Each year, our family gets more chilled about Christmas. Losing Mum recently has only concentrated our efforts to enjoy fun and relaxed time together. Besides, none of us are big consumers and on the whole, I would rather have a tarantula crawl into my ear and lay eggs, than spend a day trudging around a shopping mall.
Don’t get me wrong, I’m no Ebenezer Scrooge. I love, love, love Christmas. I don’t think there is enough magic in our lives, so I’ll take anything I can work with. I decorate the tree with handmade
trinkets my children made when they were little and baubles we have created together through the years. I also have a collection of sparkling, store-bought ornaments. I used to buy one of the prettiest baubles I could find and afford each year and over many Christmases I collected quite a few. When Christmas is over, they are packed carefully away to survive the ravages of time and every year when I open up the boxes, there they are; each a little story of its own, waiting for its moment in the sun.
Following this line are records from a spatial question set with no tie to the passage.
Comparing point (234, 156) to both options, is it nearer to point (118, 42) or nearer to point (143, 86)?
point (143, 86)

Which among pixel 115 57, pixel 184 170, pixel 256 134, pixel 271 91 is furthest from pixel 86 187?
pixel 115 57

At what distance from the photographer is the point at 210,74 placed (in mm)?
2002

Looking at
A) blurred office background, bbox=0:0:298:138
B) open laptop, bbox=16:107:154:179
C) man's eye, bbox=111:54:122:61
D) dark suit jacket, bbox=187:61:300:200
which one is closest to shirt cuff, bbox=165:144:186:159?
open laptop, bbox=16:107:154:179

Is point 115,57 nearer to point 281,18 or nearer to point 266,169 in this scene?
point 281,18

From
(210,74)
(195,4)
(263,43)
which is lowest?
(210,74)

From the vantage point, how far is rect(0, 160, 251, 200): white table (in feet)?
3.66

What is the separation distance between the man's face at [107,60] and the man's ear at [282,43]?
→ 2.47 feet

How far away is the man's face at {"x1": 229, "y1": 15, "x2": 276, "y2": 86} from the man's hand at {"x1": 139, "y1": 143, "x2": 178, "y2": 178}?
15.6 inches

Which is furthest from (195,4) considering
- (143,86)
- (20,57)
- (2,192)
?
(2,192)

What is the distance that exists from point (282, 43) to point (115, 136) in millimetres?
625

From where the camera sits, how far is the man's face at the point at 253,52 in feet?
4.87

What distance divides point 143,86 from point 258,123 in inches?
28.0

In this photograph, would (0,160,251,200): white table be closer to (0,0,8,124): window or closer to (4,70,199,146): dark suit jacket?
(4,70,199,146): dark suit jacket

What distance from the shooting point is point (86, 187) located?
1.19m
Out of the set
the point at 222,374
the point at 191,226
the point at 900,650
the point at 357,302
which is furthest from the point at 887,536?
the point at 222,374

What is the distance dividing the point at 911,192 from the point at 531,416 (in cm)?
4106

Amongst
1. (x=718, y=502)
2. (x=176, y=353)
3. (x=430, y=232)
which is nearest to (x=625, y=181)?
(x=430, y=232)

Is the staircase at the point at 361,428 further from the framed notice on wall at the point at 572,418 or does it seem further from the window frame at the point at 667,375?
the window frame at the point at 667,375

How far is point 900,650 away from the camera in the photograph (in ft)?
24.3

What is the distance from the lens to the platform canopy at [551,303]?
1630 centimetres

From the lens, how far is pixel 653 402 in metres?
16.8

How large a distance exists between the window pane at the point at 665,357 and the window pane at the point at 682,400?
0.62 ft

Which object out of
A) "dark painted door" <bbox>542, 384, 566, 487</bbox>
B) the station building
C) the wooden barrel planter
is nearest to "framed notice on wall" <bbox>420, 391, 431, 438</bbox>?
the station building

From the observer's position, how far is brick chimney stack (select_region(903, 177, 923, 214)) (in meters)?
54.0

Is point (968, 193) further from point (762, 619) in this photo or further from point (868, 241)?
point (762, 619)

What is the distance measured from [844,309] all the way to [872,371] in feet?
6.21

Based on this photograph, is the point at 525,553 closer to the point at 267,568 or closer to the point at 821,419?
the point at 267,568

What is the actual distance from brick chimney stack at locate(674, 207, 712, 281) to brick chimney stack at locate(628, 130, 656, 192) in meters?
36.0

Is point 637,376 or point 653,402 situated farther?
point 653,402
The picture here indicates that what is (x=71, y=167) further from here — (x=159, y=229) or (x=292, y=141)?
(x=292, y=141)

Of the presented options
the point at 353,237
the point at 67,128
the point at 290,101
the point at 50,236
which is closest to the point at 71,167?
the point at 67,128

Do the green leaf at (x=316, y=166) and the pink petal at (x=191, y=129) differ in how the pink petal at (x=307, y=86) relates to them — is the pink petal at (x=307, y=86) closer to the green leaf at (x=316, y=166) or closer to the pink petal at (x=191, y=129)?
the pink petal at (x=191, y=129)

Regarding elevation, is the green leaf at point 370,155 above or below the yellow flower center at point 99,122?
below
As I take them from their little nests, I think of all the things that have happened since the day I last packed them away… little time capsule waiting for me each December… a ‘if only I had known then what I know now’ moment.
And so, here it is, Christmas Eve; the fairy lights are on (a given that a stylist will have them all over the house!)) and the tree decorated. There is the odd gift wrapped in brown paper and recycled ribbon for family and friends. Their gifts are only little things I have bought through the year as I have seen them. Things I know they will need, or enjoy. Most are vintage and purchased second-hand from charity stores and my sister is receiving a donation made in her name to the Great Barrier Reef fund to fight dredging.
And so that we can enjoy a little partying, my gift to Dad is to repair his stereo, broken these many years. I’ve purchased new (second hand – thank you Gumtree) speakers, cleaned up his old amp and repaired the turntable to working condition. After years of dust collecting, the Jim Reeves Christmas album, Tijuana Brass and Johnny Horton vinyls are in for a workout!
Our family rule is to only buy something on those terms and if you don’t buy anything at all, that’s fine. My brother buys nothing at Christmas and instead, takes everyone out for a meal. Each person does it their own way and we are all pitching in and making dishes for shared Christmas meals.
Today I am brewing up my traditional gluhwein (mulled wine.. a nod to my children’s German heritage), steaming the pudding (gluten free this year and always vegan) and my famous Christmas crackers. The latter are made with recycled cardboard rolls, ribbons and brown paper and are filled with chocolates, a homemade hat, a joke tailor made for each person (i.e. a lawyer joke for my lawyer sister, a science joke for my environmentalist brother, etc) and a $2 Scratchie. Nobody ever wins more than a couple of dollars.. God knows what would happen if anyone ever hit the jackpot.. I suspect that it would have to be shared amongst the entire family. We are very much into justice and Dad is all about things being fair. Even when I was little and I found four dollars on the beach, he had me share it between me and my three siblings.
And of course, I am styling the table. This year, to avoid the heat, we are opting for a Christmas Eve dinner followed by Midnight Mass at a little stone church around the corner from my house. It will be a sleepover for the entire family followed by a big family breakfast and a lazy Christmas day.
As for the styling, it’s traditional all the way tonight using Mum’s beloved Country Roses dinner set as a base on crisp white linen with red and gold accents and candles aplenty. It will all take place in my garden under fairy lights and vintage chandeliers.
And after Christmas, the fruit will be eaten, the pine branches composted, the stereo enjoyed, the Barrier Reef will hopefully be a little less at risk and the tree baubles will be packed away along with their stories and secrets of the year to come. Proof that Christmas can still be merry, green and oh so pretty!